Ash turned back to the aunt. ‘I’ll be asking questions tomorrow,’ he told her patiently, puzzled by her behaviour.
‘Then we’ll leave you in peace,’ said Robert. ‘Come along, Nanny, let our guest get on with his work. Good night to you, Mr Ash. You won’t be disturbed again.’
With that he turned and disappeared into the darkness at the top of the stairs. Avoiding Ash’s gaze, Nanny Tess hurried after her nephew.
Ash watched her diminutive figure climb the stairs, then shook his head. It seemed that the Mariells’ aunt was not as keen on Edbrook’s ‘ghost’ as the rest of the family appeared to be.
7
Ash spent the rest of the evening setting up equipment around the house. Four thermometers, whose lowest reading during the night would be registered, were placed against walls or rested on furniture; tape recorders with noise-actuation devices were located in the library and kitchen; cameras linked to capacitance change detectors, so that any movement in the vicinity would trigger off shutters, were set up in the drawing room and study; at certain points, both upstairs and down, he sprinkled a fine layer of powder on the floor, and across one or two doorways he stretched black cotton.

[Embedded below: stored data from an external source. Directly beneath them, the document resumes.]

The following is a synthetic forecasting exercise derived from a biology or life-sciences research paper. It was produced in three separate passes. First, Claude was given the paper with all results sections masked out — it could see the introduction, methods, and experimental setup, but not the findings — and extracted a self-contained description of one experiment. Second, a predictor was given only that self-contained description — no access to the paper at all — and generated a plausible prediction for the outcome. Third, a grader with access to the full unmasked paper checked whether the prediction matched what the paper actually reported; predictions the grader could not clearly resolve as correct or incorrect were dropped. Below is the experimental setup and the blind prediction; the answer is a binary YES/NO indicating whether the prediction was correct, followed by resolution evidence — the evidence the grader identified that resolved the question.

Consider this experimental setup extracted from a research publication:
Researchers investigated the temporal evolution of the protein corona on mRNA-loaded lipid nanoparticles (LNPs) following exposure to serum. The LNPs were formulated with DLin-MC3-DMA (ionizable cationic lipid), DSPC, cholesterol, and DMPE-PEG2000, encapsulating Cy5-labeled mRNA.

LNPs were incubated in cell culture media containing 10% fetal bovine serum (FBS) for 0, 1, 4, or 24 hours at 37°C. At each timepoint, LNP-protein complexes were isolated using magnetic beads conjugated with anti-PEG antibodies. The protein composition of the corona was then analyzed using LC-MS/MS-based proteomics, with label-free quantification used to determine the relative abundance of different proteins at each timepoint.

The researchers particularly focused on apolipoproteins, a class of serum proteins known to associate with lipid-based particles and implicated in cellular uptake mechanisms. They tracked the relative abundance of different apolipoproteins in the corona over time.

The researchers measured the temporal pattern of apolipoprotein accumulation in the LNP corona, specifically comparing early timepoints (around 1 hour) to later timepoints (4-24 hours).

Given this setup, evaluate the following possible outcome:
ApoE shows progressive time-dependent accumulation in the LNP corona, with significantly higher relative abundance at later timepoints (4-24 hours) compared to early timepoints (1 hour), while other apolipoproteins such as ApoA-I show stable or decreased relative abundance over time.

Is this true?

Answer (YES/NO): NO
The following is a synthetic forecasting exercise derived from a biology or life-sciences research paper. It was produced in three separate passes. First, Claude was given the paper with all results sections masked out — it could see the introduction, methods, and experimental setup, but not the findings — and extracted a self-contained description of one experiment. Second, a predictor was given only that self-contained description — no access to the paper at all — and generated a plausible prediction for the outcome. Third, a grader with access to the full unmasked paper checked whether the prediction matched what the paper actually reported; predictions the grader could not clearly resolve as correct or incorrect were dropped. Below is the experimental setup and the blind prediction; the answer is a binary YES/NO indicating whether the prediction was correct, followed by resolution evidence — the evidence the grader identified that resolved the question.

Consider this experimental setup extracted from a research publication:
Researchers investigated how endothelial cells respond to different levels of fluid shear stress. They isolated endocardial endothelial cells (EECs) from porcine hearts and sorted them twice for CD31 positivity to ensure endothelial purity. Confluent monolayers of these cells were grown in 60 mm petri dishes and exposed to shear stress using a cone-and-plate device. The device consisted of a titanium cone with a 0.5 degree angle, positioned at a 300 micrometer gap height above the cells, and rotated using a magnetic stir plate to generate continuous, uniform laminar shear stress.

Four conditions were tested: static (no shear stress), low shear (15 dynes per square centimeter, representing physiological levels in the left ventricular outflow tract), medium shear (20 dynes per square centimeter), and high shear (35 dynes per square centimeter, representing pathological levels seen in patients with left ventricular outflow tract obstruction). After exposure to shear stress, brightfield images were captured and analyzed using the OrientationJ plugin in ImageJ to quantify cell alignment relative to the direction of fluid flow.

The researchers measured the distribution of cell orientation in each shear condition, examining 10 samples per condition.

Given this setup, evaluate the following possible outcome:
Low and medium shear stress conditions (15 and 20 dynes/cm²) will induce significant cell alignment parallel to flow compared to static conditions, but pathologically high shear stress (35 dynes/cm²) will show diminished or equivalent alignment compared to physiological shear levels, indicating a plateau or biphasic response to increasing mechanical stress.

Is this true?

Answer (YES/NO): YES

Later, by lamplight, he sat in his room and studied rough plans he had drawn up of Edbrook, with its labyrinth of rooms and corridors, occasionally taking a nip from the vodka bottle standing within hand’s reach on the bureau. He smoked one cigarette after another as he made notes in a pad and now and again he would glance towards the window where the night seemed to press against the glass.
Eventually he left the room to roam the house, treading warily around powder patches, not entering those places containing detection instruments, nor disturbing doors with cotton stretched across.
Edbrook was quiet. And it was still.